| Exercise brief |
Below is a listing; copy all of it exactly.
++++ Dataset extract ++++
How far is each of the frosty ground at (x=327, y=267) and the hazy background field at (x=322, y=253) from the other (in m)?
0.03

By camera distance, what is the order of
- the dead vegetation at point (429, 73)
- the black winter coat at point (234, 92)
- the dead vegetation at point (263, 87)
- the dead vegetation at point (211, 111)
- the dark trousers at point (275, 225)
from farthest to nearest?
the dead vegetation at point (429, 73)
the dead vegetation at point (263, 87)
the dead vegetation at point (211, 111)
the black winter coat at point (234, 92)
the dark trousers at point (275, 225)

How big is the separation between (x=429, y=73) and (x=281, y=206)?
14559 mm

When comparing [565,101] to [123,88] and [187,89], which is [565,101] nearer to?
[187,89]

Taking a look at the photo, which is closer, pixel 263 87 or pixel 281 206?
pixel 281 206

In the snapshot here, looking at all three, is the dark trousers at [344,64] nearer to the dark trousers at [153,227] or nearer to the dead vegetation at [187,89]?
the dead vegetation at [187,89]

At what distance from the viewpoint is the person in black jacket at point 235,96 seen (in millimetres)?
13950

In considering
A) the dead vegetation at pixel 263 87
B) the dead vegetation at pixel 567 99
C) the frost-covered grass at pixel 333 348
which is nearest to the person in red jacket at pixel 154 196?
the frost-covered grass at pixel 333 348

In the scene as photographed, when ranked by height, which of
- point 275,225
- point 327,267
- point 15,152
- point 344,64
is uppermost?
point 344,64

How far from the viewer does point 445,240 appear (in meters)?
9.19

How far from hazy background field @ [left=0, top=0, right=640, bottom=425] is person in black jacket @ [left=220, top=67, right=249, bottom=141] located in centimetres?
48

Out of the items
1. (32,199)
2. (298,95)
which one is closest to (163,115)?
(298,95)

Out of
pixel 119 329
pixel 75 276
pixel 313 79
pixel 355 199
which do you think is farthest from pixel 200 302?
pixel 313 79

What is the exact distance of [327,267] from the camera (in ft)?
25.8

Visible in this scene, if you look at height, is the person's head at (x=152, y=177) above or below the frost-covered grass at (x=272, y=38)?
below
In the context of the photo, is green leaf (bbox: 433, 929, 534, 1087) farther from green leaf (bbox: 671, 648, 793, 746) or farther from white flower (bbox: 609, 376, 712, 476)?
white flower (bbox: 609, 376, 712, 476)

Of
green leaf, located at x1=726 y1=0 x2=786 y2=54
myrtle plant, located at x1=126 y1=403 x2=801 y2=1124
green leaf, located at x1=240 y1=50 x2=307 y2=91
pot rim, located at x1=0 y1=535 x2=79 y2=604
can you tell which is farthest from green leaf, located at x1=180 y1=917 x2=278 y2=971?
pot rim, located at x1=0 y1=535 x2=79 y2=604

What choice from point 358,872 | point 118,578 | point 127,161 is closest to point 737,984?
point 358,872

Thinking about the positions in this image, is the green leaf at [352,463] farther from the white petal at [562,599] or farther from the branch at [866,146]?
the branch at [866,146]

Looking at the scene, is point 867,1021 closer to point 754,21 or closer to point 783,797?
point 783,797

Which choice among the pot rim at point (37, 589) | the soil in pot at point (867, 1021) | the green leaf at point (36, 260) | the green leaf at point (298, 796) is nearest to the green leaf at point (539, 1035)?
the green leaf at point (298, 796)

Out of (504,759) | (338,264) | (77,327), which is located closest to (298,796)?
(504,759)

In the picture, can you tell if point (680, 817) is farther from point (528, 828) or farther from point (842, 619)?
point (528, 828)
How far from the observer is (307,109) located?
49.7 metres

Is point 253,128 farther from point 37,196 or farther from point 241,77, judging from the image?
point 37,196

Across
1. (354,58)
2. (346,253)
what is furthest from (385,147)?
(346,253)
++++
| Written response |
How far is each of the frosty ground at (x=327, y=267) and the hazy background field at (x=322, y=253) from the other (in m)?
0.03

By camera distance, what is the order of
- the dead vegetation at point (429, 73)
- the black winter coat at point (234, 92)
- the dead vegetation at point (263, 87)
- the dead vegetation at point (211, 111)
- the dark trousers at point (275, 225)
from farthest to nearest?
the dead vegetation at point (429, 73)
the dead vegetation at point (263, 87)
the dead vegetation at point (211, 111)
the black winter coat at point (234, 92)
the dark trousers at point (275, 225)

How big is the separation between (x=429, y=73) and (x=281, y=206)?
14559 mm

When comparing [565,101] to [123,88] and [187,89], which is [565,101] nearer to?
[187,89]

Taking a look at the photo, which is closer, pixel 263 87 or pixel 281 206?
pixel 281 206

In the snapshot here, looking at all three, is the dark trousers at [344,64] nearer to the dark trousers at [153,227] or nearer to the dead vegetation at [187,89]?
the dead vegetation at [187,89]

At what distance from the viewpoint is the person in black jacket at point 235,96 seen (in millimetres)?
13950

In considering
A) the dead vegetation at pixel 263 87
B) the dead vegetation at pixel 567 99
C) the frost-covered grass at pixel 333 348
which is nearest to the person in red jacket at pixel 154 196?
the frost-covered grass at pixel 333 348

In the scene as photographed, when ranked by height, which of
- point 275,225
- point 327,267
- point 15,152
- point 344,64
is uppermost?
point 344,64

How far from the viewer does point 445,240 appear (in meters)?
9.19

How far from hazy background field @ [left=0, top=0, right=640, bottom=425] is person in black jacket @ [left=220, top=67, right=249, bottom=141] located in centimetres?
48

Out of the items
1. (32,199)
2. (298,95)
which one is closest to (163,115)?
(298,95)

Out of
pixel 119 329
pixel 75 276
pixel 313 79
pixel 355 199
which do you think is farthest from pixel 200 302?
pixel 313 79

What is the exact distance of [327,267] from the camera (in ft)?
25.8

Visible in this scene, if you look at height, is the person's head at (x=152, y=177) above or below the frost-covered grass at (x=272, y=38)?
below
In the context of the photo, is green leaf (bbox: 433, 929, 534, 1087) farther from green leaf (bbox: 671, 648, 793, 746) or farther from white flower (bbox: 609, 376, 712, 476)?
white flower (bbox: 609, 376, 712, 476)

Of
green leaf, located at x1=726 y1=0 x2=786 y2=54
myrtle plant, located at x1=126 y1=403 x2=801 y2=1124
green leaf, located at x1=240 y1=50 x2=307 y2=91
pot rim, located at x1=0 y1=535 x2=79 y2=604
can you tell which is farthest from green leaf, located at x1=180 y1=917 x2=278 y2=971?
pot rim, located at x1=0 y1=535 x2=79 y2=604

What choice from point 358,872 | point 118,578 | point 127,161 is closest to point 737,984?
point 358,872

Thinking about the positions in this image, is the green leaf at [352,463] farther from the white petal at [562,599] or farther from the branch at [866,146]?
the branch at [866,146]

Looking at the scene, is point 867,1021 closer to point 754,21 or closer to point 783,797?
point 783,797

Which choice among the pot rim at point (37, 589) | the soil in pot at point (867, 1021) | the green leaf at point (36, 260) | the green leaf at point (298, 796) is nearest to the green leaf at point (539, 1035)?
the green leaf at point (298, 796)

Out of (504,759) | (338,264) | (77,327), which is located closest to (298,796)?
(504,759)

In the picture, can you tell if point (680, 817) is farther from point (528, 828) or farther from point (842, 619)?
point (528, 828)
How far from the observer is (307,109) located?
49.7 metres

Is point 253,128 farther from point 37,196 or farther from point 241,77, judging from the image?
point 37,196

Across
1. (354,58)
2. (346,253)
what is furthest from (385,147)?
(346,253)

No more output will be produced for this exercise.